Note that tune.report() is not meant to transfer large amounts of data, like models or datasets. Doing so can incur large overheads and slow down your Tune run significantly.

Which metrics get automatically filled in?

Tune has the concept of auto-filled metrics. During training, Tune will automatically log the below metrics in addition to any user-provided values.

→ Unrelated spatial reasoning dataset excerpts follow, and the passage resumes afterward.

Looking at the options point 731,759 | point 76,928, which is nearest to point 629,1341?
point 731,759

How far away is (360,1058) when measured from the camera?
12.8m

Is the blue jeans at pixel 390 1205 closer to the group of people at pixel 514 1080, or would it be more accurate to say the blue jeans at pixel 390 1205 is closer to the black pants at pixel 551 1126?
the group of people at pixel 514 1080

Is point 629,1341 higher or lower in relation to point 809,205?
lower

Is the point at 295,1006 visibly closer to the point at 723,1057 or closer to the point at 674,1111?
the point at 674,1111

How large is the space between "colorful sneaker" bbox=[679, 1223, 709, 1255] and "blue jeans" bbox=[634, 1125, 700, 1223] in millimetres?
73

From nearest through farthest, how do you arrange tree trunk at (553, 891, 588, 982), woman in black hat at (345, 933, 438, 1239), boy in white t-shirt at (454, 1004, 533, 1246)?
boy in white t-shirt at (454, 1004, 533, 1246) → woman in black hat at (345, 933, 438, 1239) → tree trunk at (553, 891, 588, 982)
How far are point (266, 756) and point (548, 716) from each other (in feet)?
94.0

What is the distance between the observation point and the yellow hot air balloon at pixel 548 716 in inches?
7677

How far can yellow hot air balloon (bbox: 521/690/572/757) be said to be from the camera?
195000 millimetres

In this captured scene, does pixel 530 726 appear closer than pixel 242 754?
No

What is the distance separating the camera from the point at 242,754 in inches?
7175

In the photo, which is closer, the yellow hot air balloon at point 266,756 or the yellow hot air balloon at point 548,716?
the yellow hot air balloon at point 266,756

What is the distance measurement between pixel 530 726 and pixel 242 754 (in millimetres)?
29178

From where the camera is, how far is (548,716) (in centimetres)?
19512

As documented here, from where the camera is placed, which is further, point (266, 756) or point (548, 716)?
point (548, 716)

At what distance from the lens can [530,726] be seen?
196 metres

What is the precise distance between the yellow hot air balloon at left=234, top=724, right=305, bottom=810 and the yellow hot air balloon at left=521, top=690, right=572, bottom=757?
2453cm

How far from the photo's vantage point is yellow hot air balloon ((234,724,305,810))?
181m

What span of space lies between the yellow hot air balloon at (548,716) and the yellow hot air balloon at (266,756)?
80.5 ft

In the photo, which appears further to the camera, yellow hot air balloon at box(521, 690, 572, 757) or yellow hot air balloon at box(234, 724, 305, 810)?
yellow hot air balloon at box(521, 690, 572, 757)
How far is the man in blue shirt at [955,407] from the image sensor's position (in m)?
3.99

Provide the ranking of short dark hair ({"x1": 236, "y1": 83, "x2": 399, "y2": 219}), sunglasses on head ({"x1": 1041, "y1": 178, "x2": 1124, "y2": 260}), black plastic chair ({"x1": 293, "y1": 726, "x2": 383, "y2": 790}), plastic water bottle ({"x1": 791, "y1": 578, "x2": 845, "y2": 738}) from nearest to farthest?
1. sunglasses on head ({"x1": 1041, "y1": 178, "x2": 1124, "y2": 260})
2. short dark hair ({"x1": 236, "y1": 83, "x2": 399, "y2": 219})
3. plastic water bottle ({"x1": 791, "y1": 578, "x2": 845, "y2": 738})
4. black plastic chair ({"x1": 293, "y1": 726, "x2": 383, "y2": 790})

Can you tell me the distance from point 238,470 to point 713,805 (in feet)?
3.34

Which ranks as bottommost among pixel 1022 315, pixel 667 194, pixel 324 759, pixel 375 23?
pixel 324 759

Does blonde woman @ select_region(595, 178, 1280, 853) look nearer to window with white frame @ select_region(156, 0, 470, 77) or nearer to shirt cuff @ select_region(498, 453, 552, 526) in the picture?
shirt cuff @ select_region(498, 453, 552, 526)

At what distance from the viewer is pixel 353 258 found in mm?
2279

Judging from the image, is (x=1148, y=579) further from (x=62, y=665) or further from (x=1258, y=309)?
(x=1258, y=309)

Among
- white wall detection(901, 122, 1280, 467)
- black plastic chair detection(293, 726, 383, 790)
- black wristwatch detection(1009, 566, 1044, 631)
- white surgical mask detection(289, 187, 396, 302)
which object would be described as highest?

All of these can be used as stopping conditions or passed as a parameter to Trial Schedulers/Search Algorithms.

  • config: The hyperparameter configuration

  • date: String-formatted date and time when the result was processed

  • done: True if the trial has been finished, False otherwise

  • episodes_total: Total number of episodes (for RLlib trainables)

  • experiment_id: Unique experiment ID

  • experiment_tag: Unique experiment tag (includes parameter values)

  • hostname: Hostname of the worker

  • iterations_since_restore: The number of times tune.report()/trainable.train() has been called after restoring the worker from a checkpoint

  • node_ip: Host IP of the worker

  • pid: Process ID (PID) of the worker process

  • time_since_restore: Time in seconds since restoring from a checkpoint.

  • time_this_iter_s: Runtime of the current training iteration in seconds (i.e. one call to the trainable function or to _train() in the class API.

  • time_total_s: Total runtime in seconds.

  • timestamp: Timestamp when the result was processed

  • timesteps_since_restore: Number of timesteps since restoring from a checkpoint

  • timesteps_total: Total number of timesteps

  • training_iteration: The number of times tune.report() has been called

  • trial_id: Unique trial ID

All of these metrics can be seen in the Trial.last_result dictionary.